Alkmaar sabe a queso

29 de Diciembre de 2013
Texto y fotos: Cristina Romo-Leroux, especial para La Revista

Esta población del norte de Holanda, a solo 40 minutos de Ámsterdam, brinda una experiencia medieval relacionada al producto emblemático de la zona.

¿Qué le parecería si como regalo de bodas recibe una prensa para elaborar queso? Sí. ¡Una prensa!
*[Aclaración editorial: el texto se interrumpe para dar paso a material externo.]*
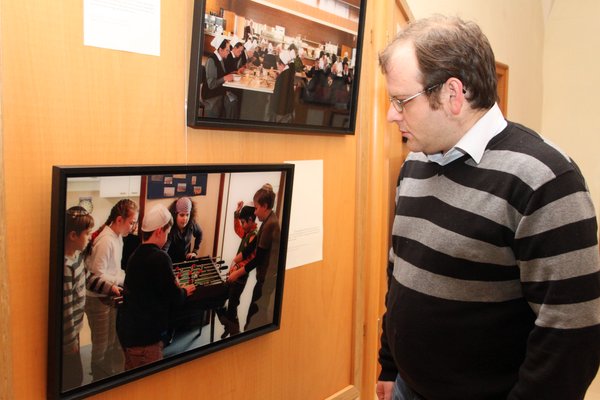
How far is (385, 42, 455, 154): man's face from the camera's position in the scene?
1.15 meters

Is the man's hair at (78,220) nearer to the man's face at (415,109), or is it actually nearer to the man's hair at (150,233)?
the man's hair at (150,233)

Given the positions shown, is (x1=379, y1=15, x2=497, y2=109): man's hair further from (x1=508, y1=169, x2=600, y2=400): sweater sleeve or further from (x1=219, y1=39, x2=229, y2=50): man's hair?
(x1=219, y1=39, x2=229, y2=50): man's hair

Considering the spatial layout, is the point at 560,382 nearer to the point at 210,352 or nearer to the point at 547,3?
the point at 210,352

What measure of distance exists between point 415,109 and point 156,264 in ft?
2.28

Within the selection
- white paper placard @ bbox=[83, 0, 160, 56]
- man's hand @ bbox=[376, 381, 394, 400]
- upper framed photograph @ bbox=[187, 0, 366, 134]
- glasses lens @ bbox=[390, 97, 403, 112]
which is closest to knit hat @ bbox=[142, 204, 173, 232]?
upper framed photograph @ bbox=[187, 0, 366, 134]

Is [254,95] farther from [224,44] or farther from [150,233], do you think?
[150,233]

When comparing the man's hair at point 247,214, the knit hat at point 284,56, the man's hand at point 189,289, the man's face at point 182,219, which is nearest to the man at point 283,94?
the knit hat at point 284,56

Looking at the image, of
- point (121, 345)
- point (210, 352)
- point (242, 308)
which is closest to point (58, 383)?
point (121, 345)

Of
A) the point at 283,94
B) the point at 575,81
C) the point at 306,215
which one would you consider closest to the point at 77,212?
the point at 283,94

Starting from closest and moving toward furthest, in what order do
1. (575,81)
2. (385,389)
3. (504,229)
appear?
(504,229) < (385,389) < (575,81)

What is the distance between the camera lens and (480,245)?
108 centimetres

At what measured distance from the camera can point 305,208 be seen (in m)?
1.50

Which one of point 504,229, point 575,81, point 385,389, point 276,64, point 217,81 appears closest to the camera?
point 504,229

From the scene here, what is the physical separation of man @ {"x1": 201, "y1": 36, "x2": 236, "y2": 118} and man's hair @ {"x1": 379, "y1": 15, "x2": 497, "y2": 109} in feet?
1.41
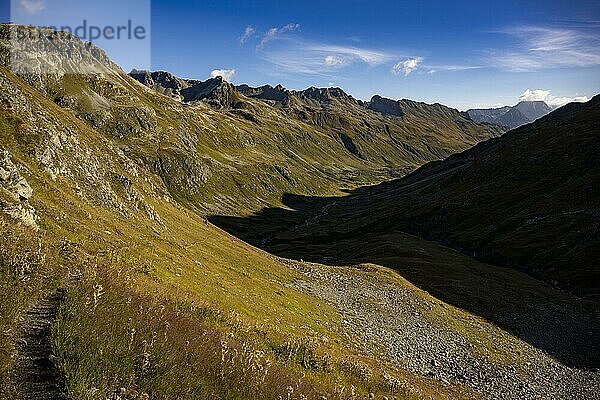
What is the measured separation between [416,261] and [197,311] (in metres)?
85.9

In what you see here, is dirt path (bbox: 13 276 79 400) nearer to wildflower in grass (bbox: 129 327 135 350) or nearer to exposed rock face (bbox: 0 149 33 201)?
wildflower in grass (bbox: 129 327 135 350)

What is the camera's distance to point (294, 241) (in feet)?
614

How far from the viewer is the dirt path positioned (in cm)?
955

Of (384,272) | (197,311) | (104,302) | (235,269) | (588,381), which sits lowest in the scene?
(588,381)

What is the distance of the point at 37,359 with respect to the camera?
34.8 ft

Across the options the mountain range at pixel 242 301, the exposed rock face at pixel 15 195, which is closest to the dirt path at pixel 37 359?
the mountain range at pixel 242 301

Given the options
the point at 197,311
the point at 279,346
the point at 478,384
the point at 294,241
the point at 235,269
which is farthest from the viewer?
the point at 294,241

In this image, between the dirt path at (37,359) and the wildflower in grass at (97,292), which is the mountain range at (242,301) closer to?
the dirt path at (37,359)

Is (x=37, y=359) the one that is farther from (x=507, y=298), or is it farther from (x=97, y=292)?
(x=507, y=298)

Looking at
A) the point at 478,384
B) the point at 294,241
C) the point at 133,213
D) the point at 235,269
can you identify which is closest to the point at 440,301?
the point at 478,384

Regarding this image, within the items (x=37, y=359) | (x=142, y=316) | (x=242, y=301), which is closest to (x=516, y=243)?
(x=242, y=301)

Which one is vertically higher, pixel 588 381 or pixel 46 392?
pixel 46 392

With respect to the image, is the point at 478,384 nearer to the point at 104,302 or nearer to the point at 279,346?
the point at 279,346

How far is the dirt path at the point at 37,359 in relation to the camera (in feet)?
31.3
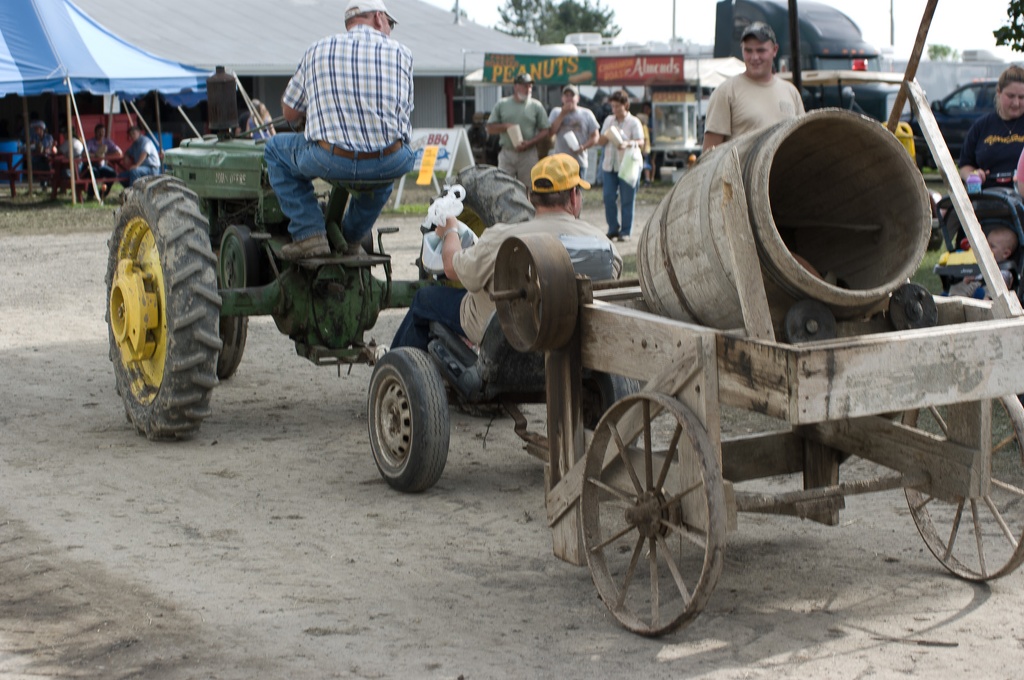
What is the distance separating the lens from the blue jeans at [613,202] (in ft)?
53.3

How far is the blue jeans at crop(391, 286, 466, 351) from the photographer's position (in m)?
6.12

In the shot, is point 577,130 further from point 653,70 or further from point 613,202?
point 653,70

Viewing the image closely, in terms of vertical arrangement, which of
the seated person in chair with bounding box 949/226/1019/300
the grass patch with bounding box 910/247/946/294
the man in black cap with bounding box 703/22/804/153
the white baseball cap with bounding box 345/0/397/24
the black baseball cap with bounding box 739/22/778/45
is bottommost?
the grass patch with bounding box 910/247/946/294

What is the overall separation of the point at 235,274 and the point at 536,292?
3641mm

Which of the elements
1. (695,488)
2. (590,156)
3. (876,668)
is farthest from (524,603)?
(590,156)

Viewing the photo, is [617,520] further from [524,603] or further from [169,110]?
[169,110]

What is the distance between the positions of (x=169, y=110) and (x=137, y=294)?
28.1 metres

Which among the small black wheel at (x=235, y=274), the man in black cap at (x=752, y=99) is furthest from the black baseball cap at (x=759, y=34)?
the small black wheel at (x=235, y=274)

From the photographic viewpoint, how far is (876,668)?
3.92 m

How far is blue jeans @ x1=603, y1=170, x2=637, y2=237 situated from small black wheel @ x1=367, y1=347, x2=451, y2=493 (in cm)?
1059

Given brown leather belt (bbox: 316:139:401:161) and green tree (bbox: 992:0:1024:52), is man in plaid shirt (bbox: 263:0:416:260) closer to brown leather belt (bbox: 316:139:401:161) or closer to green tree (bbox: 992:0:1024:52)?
brown leather belt (bbox: 316:139:401:161)

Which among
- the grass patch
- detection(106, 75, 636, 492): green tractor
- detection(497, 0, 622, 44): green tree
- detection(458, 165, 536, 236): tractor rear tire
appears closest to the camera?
detection(106, 75, 636, 492): green tractor

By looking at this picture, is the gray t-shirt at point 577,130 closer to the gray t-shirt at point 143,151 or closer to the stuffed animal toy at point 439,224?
the gray t-shirt at point 143,151

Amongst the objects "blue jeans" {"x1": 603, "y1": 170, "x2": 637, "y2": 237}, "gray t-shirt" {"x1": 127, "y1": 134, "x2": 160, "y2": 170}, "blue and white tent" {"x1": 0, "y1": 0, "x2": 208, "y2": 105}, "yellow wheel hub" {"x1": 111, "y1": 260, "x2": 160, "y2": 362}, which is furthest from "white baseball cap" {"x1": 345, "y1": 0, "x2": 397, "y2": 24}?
"gray t-shirt" {"x1": 127, "y1": 134, "x2": 160, "y2": 170}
Un aparato de metal y madera que funciona para comprimir el producto y darle su característica forma de grueso platillo.

Y mucho mejor si el regalo –bellamente ornamentado– lleva impresas las iniciales de la feliz pareja, tal como desde hace siglos ha sido la costumbre del poblado más quesero de Holanda: Alkmaar.

Esa añeja tradición matrimonial demuestra la importancia que el queso tiene en la cultura de este municipio, cuyos casi cien mil habitantes parecería que aprenden a comer queso desde que comienzan a abrir la boca.
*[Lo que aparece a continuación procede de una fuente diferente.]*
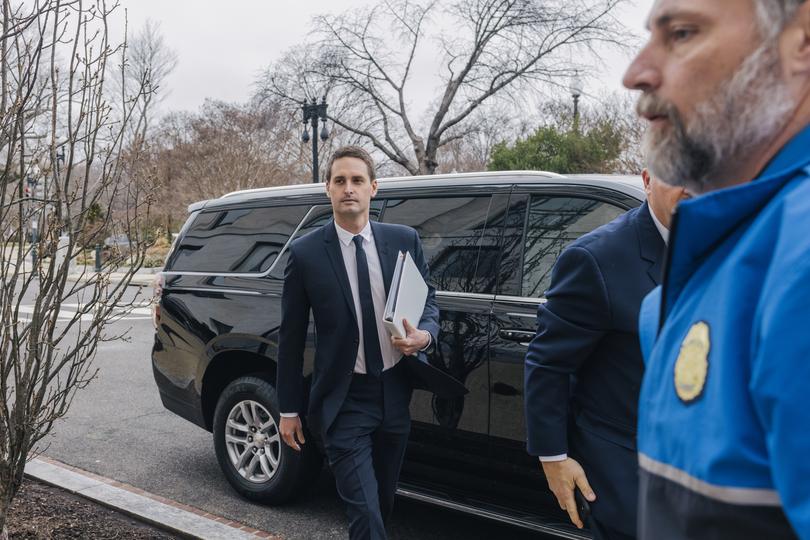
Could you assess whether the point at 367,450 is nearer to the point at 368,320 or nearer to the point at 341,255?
the point at 368,320

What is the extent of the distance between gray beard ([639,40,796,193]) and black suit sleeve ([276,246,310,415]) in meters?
2.54

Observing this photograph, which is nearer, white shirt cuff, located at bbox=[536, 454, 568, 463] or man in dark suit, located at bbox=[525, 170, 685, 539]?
man in dark suit, located at bbox=[525, 170, 685, 539]

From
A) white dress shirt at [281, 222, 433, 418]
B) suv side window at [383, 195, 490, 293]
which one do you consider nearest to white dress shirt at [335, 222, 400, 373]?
white dress shirt at [281, 222, 433, 418]

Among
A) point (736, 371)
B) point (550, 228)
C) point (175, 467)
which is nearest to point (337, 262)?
point (550, 228)

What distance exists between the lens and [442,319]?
394 cm

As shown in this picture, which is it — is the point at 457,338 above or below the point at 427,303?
below

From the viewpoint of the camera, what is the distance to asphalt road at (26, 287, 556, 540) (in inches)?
176

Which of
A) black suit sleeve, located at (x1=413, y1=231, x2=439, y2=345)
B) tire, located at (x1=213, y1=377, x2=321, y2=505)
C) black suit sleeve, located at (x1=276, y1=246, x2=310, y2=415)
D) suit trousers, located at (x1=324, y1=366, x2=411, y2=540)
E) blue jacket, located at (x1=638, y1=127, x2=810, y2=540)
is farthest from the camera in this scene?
tire, located at (x1=213, y1=377, x2=321, y2=505)

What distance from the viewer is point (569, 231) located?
374 centimetres

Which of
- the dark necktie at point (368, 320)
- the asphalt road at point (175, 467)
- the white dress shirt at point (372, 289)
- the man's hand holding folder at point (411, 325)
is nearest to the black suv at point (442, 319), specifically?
the asphalt road at point (175, 467)

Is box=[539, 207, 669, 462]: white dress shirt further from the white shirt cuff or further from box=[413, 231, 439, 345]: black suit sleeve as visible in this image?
box=[413, 231, 439, 345]: black suit sleeve

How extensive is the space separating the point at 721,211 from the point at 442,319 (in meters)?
3.08

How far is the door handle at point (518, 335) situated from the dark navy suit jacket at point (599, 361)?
121 centimetres

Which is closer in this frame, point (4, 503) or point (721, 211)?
point (721, 211)
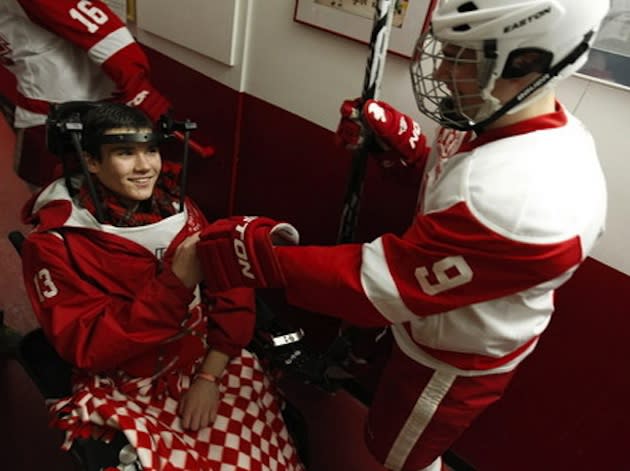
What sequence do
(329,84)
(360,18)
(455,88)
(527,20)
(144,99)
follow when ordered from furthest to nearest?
(144,99), (329,84), (360,18), (455,88), (527,20)

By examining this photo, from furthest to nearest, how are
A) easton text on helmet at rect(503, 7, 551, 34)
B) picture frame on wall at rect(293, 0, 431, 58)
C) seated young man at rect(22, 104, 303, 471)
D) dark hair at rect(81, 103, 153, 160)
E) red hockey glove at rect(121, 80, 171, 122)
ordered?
red hockey glove at rect(121, 80, 171, 122) < picture frame on wall at rect(293, 0, 431, 58) < dark hair at rect(81, 103, 153, 160) < seated young man at rect(22, 104, 303, 471) < easton text on helmet at rect(503, 7, 551, 34)

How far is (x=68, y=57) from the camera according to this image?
1.59 meters

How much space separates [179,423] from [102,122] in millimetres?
706

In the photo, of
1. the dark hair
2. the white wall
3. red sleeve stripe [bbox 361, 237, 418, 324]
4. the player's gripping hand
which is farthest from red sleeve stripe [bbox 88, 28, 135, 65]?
red sleeve stripe [bbox 361, 237, 418, 324]

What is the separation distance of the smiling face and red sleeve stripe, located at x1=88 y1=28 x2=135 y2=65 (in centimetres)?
58

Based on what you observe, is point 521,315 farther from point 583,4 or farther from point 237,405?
point 237,405

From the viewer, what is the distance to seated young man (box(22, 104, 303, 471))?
94 cm

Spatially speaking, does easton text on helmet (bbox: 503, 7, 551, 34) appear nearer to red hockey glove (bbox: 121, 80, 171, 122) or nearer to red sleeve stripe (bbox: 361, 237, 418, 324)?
red sleeve stripe (bbox: 361, 237, 418, 324)

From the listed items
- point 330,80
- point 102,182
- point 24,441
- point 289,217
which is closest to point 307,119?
point 330,80

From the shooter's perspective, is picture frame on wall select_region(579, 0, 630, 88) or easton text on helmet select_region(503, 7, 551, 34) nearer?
easton text on helmet select_region(503, 7, 551, 34)

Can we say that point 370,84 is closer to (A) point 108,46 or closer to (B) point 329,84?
(B) point 329,84

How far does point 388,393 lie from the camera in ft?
3.60

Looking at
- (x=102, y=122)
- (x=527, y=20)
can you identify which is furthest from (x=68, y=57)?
(x=527, y=20)

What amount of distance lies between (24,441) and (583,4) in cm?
171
Mi hermano mayor vive en Holanda desde hace una década, así que cuando el año anterior fuimos a visitarlo junto con mis padres tuvimos la oportunidad de cumplir una agenda turística que felizmente incluyó este poblado de ambiente supremamente rural, ordenado, limpio y orgulloso de sus tradiciones.

Herederos del sabor

Holanda es un país mucho más apropiado para la ganadería que para la agricultura, lo cual ha ayudado a reconocerlo desde el siglo XVII como un territorio de importancia en la industria del queso.
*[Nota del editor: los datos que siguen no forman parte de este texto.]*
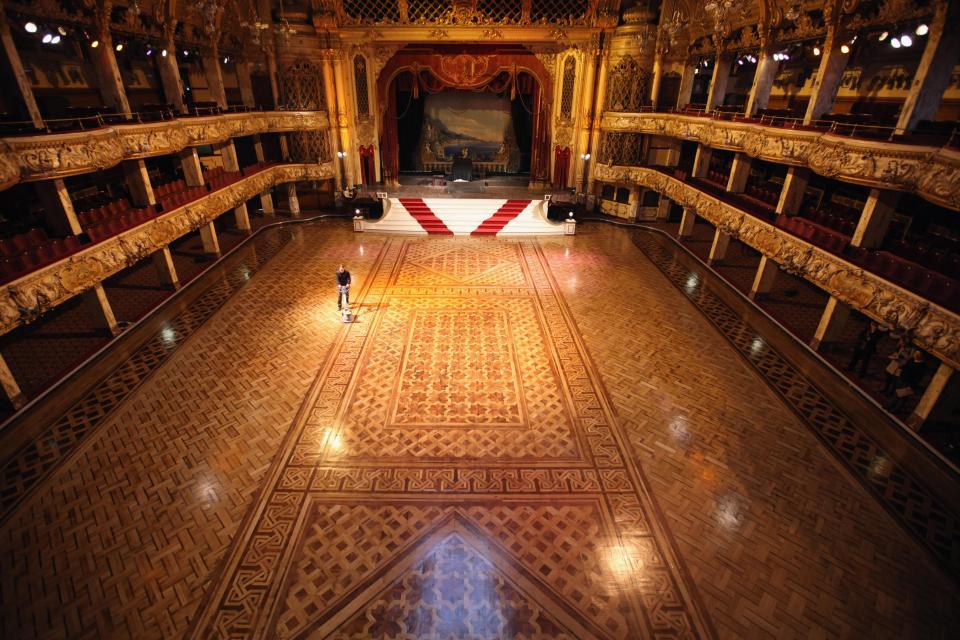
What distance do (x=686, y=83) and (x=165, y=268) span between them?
1891 centimetres

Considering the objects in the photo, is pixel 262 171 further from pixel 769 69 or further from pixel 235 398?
pixel 769 69

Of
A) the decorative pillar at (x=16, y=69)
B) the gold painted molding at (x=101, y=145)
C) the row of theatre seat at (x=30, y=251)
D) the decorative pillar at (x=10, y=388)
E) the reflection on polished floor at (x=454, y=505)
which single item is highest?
the decorative pillar at (x=16, y=69)

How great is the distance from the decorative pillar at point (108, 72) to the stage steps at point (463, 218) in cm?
811

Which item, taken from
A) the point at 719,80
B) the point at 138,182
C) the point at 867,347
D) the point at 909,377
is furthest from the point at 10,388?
the point at 719,80

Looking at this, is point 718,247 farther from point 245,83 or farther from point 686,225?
point 245,83

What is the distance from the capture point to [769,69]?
1288 centimetres

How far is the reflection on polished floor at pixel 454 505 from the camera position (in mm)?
5230

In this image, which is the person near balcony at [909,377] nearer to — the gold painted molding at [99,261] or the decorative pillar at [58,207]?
the gold painted molding at [99,261]

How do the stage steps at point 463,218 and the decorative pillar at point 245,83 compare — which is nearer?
the decorative pillar at point 245,83

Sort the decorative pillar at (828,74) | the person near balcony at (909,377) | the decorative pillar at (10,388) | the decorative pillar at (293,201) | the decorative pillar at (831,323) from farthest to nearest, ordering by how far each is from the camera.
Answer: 1. the decorative pillar at (293,201)
2. the decorative pillar at (828,74)
3. the decorative pillar at (831,323)
4. the person near balcony at (909,377)
5. the decorative pillar at (10,388)

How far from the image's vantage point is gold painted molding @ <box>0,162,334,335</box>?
791 cm

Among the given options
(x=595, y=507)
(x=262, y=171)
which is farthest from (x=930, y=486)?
(x=262, y=171)

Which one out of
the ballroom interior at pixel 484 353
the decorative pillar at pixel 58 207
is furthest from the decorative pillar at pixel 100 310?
the decorative pillar at pixel 58 207

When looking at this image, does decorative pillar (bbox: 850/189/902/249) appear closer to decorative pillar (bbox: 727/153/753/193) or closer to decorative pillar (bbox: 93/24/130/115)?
decorative pillar (bbox: 727/153/753/193)
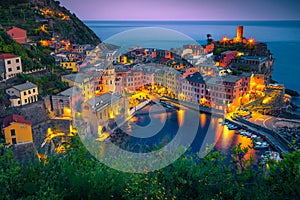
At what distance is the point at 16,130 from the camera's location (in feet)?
22.7

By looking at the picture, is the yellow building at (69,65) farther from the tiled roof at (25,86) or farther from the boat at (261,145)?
the boat at (261,145)

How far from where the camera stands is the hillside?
17.6m

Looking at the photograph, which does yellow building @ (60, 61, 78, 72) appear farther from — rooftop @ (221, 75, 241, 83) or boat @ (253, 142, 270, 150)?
boat @ (253, 142, 270, 150)

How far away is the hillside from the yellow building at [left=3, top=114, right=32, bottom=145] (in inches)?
436

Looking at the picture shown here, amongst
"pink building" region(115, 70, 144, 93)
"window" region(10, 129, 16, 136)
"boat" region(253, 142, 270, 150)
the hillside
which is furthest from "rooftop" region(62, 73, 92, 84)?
the hillside

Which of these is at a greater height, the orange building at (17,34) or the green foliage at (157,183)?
the orange building at (17,34)

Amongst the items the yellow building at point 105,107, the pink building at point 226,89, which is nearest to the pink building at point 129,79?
the yellow building at point 105,107

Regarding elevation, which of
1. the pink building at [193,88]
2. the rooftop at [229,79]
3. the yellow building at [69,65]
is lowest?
the pink building at [193,88]

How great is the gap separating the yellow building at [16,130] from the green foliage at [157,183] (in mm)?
4485

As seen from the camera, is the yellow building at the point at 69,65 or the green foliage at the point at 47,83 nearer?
the green foliage at the point at 47,83

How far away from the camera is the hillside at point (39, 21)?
17.6 metres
Por algo en Europa los holandeses eran conocidos como los kaaskoppen (kop, significa cabeza; kass, queso: cabeza de queso), también porque en tiempos de guerra algunos de ellos usaban como cascos los recipientes donde elaboraban ese producto.

Alkmaar ha sido la capital indiscutible en la elaboración de dicho lácteo, ya que el espíritu comercial de sus campesinos los impulsaba a negociar con los productos provenientes de sus huertos y la ganadería, tendencia que provocó que con el tiempo el país se convierta en el principal exportador de este alimento no perecedero.

Hoy, Alkmaar, que era centro regional de acopio del queso, posee otra gran industria: el turismo.

Nosotros fuimos parte de las legiones de visitantes que llegan diariamente a observar las tradiciones medievales que se exhiben en la plaza central del poblado, justo en el mismo sitio donde desde hace siglos se han reunido campesinos vendedores y visitantes compradores para comercializar este producto en una gran feria eminentemente quesera, frente a un antiguo edificio donde se pesaba la mercadería.

La primera impresión lo dice todo: hombres y mujeres vestidos con atuendos tradicionales deambulando alegremente al aire libre entre pilas de grandes “moles de queso” de color oro, las cuales lucen como queriendo exhibir sus mejores brillos para el comprador interesado en ese tesoro nacional.

El espectáculo se vuelve más interesante al observar la demostración de cómo dos robustos empleados transportan el queso colgado de sus hombros en tablas acanaladas para llevarlo hasta una gran balanza romana de bronce, donde es pesado. ‘Clic, clic, clic, clic’, sonaban las cámaras de todos los turistas cada vez que eso ocurría, ya que es la foto más emblemática de la visita.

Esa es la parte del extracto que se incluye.